# Work to complete
Lay out as a Markdown table with columns Row and Line the lines of the listing starting at the line containing "Intrinsic focal and" and ending at the line containing "according to camera distance.", both included. Number each row, and leave out blank lines.

** Begin Records for the exercise **

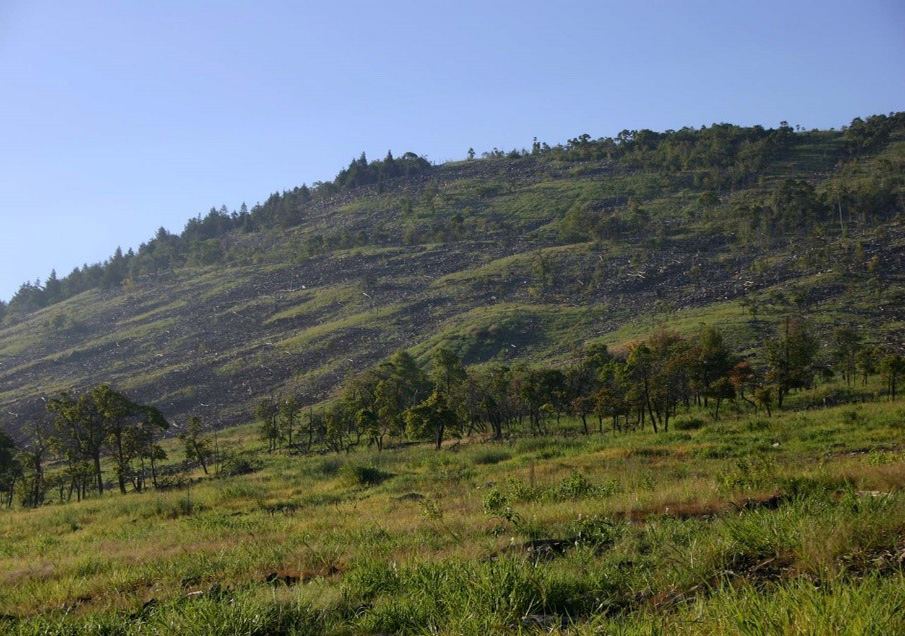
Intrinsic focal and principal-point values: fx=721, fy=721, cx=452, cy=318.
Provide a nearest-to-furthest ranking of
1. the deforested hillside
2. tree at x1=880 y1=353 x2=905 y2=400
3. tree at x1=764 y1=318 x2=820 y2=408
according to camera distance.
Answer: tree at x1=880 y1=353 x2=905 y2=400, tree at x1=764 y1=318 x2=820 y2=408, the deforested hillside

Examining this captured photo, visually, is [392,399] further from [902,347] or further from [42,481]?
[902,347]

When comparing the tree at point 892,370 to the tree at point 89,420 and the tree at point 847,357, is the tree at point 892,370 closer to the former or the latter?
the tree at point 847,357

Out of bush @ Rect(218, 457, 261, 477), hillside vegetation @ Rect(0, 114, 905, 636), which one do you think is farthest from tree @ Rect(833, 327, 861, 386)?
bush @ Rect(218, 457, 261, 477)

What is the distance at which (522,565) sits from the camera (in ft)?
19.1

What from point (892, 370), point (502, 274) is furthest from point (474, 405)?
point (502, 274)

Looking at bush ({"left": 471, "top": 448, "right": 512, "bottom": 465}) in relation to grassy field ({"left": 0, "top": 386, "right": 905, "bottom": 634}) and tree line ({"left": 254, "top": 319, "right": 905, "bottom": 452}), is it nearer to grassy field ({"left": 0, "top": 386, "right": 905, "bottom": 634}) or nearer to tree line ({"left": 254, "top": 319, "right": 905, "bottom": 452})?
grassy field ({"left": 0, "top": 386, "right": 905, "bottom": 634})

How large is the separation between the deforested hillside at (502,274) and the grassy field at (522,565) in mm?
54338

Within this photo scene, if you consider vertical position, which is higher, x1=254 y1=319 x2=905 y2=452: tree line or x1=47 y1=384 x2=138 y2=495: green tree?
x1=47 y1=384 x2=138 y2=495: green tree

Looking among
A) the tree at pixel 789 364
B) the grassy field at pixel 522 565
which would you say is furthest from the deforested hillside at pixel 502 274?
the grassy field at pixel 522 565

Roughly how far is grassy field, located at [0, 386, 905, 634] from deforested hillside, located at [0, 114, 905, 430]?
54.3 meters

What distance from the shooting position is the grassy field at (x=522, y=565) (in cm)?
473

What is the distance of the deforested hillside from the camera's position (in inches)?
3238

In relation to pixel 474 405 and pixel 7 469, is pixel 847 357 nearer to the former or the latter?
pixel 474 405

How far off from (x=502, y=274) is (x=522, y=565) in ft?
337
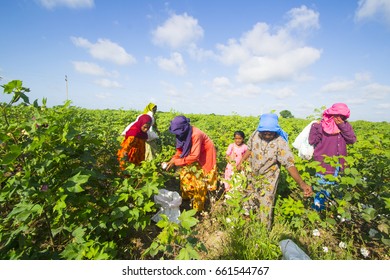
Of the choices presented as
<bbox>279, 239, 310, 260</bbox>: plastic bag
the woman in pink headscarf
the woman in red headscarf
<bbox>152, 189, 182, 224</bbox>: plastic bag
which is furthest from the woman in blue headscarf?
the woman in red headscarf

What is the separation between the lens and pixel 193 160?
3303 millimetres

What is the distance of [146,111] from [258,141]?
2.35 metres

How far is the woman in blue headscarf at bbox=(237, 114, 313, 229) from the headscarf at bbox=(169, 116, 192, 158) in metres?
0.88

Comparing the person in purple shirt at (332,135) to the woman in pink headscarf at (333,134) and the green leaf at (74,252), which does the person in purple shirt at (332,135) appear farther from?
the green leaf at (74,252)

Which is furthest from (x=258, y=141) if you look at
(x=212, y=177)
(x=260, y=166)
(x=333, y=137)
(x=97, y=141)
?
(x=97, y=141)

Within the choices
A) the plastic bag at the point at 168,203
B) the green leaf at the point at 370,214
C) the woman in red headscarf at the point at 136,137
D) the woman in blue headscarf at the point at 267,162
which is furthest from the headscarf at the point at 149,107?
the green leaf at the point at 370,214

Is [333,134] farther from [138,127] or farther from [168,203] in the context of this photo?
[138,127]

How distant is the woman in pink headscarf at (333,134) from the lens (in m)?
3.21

** End Records for the exercise **
** Begin Records for the exercise **

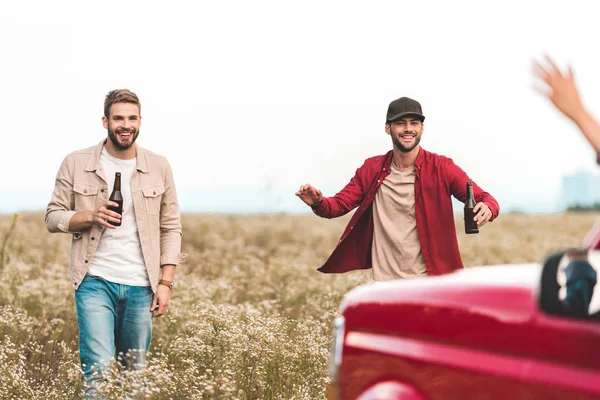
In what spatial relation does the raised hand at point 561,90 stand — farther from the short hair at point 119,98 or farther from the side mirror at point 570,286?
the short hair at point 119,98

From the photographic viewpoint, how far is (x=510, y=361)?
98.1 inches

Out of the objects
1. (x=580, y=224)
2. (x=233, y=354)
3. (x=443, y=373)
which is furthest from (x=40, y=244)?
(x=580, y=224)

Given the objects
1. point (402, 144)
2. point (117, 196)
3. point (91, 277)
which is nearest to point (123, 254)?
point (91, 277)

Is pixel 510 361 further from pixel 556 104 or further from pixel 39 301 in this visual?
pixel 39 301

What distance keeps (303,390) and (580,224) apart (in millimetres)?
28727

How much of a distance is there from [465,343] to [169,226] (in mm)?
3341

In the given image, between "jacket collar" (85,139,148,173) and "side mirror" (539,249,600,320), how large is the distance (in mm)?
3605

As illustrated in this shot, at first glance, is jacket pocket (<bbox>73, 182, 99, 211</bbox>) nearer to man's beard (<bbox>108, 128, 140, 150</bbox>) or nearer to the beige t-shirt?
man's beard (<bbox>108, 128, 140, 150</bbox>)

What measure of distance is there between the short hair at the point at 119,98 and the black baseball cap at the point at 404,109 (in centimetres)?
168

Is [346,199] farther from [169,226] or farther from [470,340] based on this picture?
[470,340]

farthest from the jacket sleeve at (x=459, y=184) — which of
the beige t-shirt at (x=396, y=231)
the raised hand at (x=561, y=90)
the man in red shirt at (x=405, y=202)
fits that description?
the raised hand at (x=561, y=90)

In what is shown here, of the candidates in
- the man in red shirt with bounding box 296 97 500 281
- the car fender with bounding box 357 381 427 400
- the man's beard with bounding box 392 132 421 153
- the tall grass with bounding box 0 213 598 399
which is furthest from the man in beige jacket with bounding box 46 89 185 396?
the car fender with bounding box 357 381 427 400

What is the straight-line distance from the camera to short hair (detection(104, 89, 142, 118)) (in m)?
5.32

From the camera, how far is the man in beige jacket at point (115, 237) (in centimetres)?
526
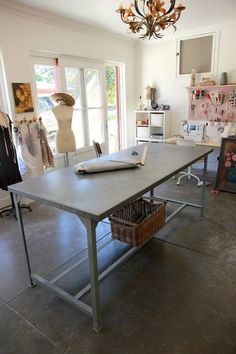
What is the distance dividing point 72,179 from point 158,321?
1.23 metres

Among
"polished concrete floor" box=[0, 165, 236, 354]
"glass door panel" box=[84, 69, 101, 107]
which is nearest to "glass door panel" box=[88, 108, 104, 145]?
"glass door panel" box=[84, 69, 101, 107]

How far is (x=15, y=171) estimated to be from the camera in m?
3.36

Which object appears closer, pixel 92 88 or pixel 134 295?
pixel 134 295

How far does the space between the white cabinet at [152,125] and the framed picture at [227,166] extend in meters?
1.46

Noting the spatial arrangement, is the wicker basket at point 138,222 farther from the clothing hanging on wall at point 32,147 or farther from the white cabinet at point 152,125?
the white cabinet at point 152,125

** End Records for the exercise **

# Answer to the problem
| Row | Line |
|---|---|
| 1 | Intrinsic focal and principal-point values: fx=721, fy=721, cx=452, cy=318. |
| 2 | Provide a nearest-to-furthest ranking of |
| 3 | 1. the deforested hillside |
| 4 | 2. tree at x1=880 y1=353 x2=905 y2=400 |
| 5 | 3. tree at x1=764 y1=318 x2=820 y2=408 |
| 6 | according to camera distance. |